Leverage AI-driven Tech Platforms
Tech platforms that use AI to map the most in-demand skills across various industries can support employers and employees in selecting the most appropriate upskilling options. These platforms help to identify the most valuable courses and certifications for each industry, streamlining the decision-making process. In addition, AI solutions and adaptive learning can target the exact skills and pace of development of each employee, marking their progress.
These platforms can also improve accessibility by outlining financing options available to support individuals undertaking upskilling programs, ensuring that financial barriers do not hinder their personal and professional growth. Shared Income Agreements – in which a student’s monthly loan repayment is tied directly to their monthly income – gives students payment flexibility as they must only start paying back their loan once earning above the specific threshold.

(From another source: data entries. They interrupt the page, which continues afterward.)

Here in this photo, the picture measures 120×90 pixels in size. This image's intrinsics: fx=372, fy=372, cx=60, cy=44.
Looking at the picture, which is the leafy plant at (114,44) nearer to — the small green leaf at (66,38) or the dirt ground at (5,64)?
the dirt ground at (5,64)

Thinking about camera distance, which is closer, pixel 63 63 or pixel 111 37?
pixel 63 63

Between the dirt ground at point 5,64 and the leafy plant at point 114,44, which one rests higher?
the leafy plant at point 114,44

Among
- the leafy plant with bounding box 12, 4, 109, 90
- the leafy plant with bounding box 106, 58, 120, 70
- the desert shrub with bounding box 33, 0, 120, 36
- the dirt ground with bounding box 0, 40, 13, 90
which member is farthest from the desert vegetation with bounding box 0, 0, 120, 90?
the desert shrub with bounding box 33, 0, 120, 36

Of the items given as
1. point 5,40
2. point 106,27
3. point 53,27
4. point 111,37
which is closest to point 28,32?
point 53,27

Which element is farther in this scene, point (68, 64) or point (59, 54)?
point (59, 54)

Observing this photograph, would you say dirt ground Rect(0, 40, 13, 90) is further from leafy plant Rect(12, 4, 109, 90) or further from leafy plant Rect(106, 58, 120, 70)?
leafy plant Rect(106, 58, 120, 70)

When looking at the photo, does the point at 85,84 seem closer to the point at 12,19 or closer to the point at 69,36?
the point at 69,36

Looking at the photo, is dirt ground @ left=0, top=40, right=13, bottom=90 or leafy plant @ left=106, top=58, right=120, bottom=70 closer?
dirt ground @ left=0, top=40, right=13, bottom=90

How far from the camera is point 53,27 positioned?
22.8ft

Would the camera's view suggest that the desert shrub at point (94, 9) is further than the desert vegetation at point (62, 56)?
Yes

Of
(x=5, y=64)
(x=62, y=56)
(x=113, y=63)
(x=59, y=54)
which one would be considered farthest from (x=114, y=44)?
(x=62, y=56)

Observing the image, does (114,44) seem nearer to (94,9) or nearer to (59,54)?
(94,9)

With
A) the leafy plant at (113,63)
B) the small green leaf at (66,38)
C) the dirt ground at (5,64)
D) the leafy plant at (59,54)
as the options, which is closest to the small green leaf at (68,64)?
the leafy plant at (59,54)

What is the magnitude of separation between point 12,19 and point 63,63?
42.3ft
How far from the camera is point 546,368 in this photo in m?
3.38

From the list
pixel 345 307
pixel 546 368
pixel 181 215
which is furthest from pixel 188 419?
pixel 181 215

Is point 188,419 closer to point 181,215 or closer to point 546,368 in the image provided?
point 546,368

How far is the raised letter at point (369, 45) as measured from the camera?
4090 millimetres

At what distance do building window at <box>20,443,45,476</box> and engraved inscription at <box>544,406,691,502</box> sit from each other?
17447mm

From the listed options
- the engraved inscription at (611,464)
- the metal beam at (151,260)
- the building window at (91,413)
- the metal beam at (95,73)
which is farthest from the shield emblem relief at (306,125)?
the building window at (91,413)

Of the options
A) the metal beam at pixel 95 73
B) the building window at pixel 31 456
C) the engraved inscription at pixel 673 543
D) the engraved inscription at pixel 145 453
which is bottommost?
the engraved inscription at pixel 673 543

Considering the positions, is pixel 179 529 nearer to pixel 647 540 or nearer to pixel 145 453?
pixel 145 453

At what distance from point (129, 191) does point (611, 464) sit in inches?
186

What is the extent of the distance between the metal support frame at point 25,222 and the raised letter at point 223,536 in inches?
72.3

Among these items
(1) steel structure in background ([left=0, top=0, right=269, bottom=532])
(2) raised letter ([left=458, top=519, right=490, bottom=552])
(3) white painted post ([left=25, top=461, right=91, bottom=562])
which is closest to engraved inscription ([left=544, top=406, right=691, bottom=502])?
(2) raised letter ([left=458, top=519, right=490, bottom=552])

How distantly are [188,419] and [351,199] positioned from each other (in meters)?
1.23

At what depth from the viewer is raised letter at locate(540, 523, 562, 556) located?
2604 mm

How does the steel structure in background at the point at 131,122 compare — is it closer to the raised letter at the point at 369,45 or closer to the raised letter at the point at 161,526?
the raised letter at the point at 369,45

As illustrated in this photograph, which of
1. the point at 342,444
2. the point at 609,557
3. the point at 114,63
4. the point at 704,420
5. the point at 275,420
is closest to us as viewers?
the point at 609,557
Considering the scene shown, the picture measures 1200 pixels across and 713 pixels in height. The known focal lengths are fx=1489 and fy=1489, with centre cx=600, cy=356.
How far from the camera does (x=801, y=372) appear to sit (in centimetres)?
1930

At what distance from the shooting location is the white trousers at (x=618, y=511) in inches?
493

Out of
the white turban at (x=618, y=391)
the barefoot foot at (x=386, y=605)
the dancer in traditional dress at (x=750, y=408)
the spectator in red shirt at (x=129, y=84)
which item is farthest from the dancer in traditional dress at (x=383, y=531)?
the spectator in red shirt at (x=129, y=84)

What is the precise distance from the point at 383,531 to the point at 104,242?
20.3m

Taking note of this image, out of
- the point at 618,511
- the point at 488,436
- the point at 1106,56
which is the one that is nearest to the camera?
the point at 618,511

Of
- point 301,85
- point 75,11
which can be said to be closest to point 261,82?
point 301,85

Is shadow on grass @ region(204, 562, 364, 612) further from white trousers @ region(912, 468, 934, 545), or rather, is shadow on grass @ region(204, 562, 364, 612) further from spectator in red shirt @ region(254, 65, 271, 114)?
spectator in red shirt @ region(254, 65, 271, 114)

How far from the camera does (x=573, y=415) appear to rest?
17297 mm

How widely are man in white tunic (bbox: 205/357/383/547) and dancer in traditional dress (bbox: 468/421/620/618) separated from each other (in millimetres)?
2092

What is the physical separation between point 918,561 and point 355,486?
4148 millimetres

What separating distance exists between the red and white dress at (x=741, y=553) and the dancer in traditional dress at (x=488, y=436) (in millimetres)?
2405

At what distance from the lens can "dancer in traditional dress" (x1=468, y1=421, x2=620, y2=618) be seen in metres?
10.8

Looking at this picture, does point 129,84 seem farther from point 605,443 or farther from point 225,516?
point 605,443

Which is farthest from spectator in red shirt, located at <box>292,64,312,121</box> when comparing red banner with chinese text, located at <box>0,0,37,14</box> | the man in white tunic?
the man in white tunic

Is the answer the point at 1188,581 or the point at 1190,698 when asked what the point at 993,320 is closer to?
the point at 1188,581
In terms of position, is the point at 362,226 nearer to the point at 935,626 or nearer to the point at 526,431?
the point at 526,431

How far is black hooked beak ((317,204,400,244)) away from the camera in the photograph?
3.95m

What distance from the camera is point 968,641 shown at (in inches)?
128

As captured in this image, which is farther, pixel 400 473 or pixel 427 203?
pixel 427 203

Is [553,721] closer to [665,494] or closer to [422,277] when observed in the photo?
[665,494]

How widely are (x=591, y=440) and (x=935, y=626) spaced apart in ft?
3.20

These agreements provide flexibility and downside protection; if students’ income drops, their payments pause, giving them the freedom to take time off work to complete their training without stressing over payback. This flexible approach to financing supports those in training and is entirely outcome-based, whilst providing a common incentive for educational and financing institutions alike.
Foster a culture of continuous learning
Companies must foster a culture of continuous learning and encourage employees to pursue new skills even after completing training programs. This could be by providing access to online learning platforms, incentivising development or running mentorship programs. Employees have a part to play here in being accountable for proactively developing their own skillset and taking ownership of their career progression. Employers can encourage employees to cultivate a continuous learning mindset by providing resources like access to online learning platforms and mentorship programs, which will ultimately contribute to organisational success and competitiveness.
The World Economic Forum’s Future of Jobs Report indicates that by 2025, equal time will be spent on tasks at work by humans and machines. The report suggests that 85 million jobs may be displaced by a shift in this division of labour, while 97 million new roles may emerge. Thus, upskilling is essential to align people’s abilities with these predicted changes and best position them for upcoming career opportunities.
To keep pace with the ever-evolving tech landscape, avoid the costly threat of an ill-equipped workforce and sustain career progression amidst turbulent changes, companies and individuals alike must invest in upskilling. Big players are already investing, and for all organisations to remain competitive they must support the development of relevant skills, leveraging AI-driven tech platforms to ensure accurate skill selection.
Such selection cultivates a thriving workforce capable of harnessing maximum benefit from newfound tech. Furthermore, platforms which offer flexible financing options, expands accessibility to smaller companies and aspiring individuals, ensuring the 1 billion people predicted to require retraining can obtain necessary skills.
Looking to the future, prioritising upskilling and investing in re-training initiatives will be a key determinant in organisations’ competitiveness and commercial success. There is enormous potential for businesses to maximise use of their workforce, and ensure each and every employee is optimally equipped with the skills and tools necessary to perform well. Companies cannot afford to lag behind in the upskilling space, and must work to seize the opportunity now.